* **Lesetext**:
Helga und Edzard Reuter-Stiftung

Preisverleihung 2011


Für seine wissenschaftliche Arbeit und sein beharrliches Bemühen um eine vorurteilsfreie und deswegen fruchtbare Integration innerhalb der europäischen Gesellschaften erhält Werner Schiffauer den Stiftungspreis 2011.

Für ihre ihren vielfältigen Anregungen für eine respektvolle gesellschaftliche Integration, besonders als künstlerische Leiterin des Ballhauses Naunynstraße in Berlin, erhält Shermin Langhoff den Stiftungspreis 2011.

* **Vorliegende Einträge**:
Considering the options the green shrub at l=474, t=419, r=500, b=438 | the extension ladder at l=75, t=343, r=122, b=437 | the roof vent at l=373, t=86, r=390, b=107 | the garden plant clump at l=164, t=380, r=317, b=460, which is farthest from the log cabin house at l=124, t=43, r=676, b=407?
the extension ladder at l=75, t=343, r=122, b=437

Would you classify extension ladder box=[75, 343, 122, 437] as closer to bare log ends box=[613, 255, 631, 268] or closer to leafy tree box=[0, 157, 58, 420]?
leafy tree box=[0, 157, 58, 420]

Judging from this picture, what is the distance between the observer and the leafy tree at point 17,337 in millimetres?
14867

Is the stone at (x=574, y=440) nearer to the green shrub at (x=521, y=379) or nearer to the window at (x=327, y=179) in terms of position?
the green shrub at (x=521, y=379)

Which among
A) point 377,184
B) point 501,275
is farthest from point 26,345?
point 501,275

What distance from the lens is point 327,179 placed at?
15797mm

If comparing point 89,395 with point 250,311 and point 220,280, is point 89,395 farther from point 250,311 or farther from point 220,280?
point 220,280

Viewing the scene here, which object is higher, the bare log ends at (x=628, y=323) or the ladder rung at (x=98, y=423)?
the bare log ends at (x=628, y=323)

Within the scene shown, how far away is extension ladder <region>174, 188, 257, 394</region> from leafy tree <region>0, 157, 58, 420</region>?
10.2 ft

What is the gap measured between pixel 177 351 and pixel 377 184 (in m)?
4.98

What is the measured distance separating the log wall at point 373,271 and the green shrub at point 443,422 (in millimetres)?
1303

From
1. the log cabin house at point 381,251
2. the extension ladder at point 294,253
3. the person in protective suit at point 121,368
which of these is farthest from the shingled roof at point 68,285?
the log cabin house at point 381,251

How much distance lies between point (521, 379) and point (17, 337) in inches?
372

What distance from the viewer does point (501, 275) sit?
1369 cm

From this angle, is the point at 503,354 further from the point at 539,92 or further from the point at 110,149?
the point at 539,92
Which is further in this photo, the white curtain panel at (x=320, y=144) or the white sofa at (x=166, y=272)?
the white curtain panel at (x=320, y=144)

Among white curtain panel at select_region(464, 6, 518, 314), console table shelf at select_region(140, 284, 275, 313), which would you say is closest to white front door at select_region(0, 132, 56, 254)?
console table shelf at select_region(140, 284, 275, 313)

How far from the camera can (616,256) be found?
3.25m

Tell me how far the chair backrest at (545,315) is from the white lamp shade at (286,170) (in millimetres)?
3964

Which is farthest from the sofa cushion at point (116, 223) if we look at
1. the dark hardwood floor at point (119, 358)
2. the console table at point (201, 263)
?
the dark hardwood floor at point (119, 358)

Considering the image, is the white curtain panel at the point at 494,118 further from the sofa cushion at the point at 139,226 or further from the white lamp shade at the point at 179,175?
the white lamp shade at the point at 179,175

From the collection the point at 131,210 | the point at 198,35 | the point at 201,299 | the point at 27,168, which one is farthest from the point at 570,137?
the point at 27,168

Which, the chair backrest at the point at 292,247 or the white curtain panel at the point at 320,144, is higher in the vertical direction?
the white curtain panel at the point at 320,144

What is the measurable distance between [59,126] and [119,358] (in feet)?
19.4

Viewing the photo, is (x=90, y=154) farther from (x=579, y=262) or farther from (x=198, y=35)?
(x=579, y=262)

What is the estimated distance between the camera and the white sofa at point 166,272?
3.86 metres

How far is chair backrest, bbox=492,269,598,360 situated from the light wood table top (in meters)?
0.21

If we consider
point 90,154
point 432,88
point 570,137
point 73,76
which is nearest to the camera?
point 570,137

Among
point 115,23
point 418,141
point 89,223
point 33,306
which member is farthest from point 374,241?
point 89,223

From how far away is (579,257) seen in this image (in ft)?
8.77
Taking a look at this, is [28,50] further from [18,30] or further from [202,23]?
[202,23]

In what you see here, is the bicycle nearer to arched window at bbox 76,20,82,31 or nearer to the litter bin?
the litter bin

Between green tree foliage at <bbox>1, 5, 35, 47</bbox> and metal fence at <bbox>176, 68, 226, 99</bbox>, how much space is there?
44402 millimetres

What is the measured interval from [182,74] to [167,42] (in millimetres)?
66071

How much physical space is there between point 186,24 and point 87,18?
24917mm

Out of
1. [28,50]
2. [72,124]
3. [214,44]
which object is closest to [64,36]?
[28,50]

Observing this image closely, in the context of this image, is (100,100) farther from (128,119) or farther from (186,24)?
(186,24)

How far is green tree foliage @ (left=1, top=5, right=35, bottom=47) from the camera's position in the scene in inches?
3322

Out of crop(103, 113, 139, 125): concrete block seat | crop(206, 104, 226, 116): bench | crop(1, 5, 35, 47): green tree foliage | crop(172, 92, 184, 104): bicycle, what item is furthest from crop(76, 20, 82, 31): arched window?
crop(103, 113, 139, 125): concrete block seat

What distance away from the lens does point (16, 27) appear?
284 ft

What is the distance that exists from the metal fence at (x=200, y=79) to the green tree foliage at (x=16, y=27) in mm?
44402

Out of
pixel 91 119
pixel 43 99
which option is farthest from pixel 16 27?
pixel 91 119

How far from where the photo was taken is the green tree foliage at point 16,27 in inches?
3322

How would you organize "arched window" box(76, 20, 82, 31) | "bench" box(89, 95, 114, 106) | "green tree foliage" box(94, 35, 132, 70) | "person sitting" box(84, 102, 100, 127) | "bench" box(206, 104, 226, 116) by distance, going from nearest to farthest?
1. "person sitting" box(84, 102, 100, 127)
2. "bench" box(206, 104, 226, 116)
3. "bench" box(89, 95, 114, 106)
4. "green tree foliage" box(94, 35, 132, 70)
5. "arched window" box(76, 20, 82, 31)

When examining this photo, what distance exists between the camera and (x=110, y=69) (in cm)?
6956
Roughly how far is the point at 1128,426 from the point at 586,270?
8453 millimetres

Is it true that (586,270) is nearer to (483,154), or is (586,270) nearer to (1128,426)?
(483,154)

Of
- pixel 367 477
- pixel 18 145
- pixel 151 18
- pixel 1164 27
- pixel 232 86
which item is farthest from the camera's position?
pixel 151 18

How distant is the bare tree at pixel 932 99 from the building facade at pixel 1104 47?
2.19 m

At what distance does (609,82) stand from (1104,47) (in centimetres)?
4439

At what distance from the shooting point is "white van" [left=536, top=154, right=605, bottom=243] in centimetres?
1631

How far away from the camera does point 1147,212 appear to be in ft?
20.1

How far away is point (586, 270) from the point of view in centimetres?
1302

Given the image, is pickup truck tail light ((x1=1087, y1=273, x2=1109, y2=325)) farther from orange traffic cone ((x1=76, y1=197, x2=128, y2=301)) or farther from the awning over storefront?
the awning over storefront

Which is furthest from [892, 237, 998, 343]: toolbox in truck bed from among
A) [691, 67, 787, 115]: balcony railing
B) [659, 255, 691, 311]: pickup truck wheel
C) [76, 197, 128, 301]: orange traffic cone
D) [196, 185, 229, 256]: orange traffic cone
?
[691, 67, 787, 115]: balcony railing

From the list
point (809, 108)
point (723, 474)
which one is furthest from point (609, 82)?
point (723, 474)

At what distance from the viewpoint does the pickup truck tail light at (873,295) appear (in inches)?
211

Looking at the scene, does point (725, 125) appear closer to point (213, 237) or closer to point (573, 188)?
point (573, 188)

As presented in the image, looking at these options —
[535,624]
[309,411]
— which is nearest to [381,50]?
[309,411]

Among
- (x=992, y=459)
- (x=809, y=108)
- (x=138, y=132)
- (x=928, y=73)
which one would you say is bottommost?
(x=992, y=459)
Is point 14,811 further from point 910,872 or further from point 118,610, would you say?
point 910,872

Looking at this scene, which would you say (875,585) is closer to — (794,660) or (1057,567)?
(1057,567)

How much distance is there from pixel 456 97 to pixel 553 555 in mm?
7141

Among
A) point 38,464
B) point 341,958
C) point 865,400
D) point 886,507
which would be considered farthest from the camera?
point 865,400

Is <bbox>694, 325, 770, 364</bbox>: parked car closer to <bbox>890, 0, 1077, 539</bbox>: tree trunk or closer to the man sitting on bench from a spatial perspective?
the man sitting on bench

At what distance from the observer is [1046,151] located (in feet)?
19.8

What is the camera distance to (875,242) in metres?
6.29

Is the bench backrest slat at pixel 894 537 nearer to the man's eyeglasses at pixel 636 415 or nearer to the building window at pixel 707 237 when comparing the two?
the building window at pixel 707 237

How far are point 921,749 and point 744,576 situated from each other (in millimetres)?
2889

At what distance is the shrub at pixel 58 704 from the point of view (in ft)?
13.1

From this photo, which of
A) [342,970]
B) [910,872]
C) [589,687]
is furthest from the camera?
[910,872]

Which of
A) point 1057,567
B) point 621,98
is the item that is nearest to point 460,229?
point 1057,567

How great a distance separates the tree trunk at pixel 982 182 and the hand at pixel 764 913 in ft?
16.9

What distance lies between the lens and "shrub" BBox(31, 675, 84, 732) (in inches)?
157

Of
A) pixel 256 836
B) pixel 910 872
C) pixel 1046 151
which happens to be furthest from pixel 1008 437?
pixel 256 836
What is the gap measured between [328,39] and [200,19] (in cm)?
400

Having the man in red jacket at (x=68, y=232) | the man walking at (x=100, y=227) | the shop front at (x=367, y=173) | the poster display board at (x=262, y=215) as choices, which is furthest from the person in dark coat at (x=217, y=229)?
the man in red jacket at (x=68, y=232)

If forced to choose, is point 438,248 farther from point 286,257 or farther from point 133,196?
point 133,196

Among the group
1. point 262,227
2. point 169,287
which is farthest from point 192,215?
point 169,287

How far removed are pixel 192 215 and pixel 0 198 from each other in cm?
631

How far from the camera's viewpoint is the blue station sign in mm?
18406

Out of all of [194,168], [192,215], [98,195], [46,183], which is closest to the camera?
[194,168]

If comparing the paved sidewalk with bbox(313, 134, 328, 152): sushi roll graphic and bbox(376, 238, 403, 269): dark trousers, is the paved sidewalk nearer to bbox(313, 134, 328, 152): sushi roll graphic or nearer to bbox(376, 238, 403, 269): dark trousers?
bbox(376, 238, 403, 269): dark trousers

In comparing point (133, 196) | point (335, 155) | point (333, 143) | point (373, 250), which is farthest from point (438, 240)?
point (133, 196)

* **Aufgaben**:
1. Geben Sie den Lesetext von „Für ihre ihren“ bis einschließlich „Langhoff den Stiftungspreis 2011.“ wortgetreu wieder.
2. Wer erhält laut Lesetext den Stiftungspreis 2011 für seine wissenschaftliche Arbeit?
Die Einträge braucht man für die Aufgaben nicht.

* **Lösungen**:
1.
Für ihre ihren vielfältigen Anregungen für eine respektvolle gesellschaftliche Integration, besonders als künstlerische Leiterin des Ballhauses Naunynstraße in Berlin, erhält Shermin Langhoff den Stiftungspreis 2011.

2. Werner Schiffauer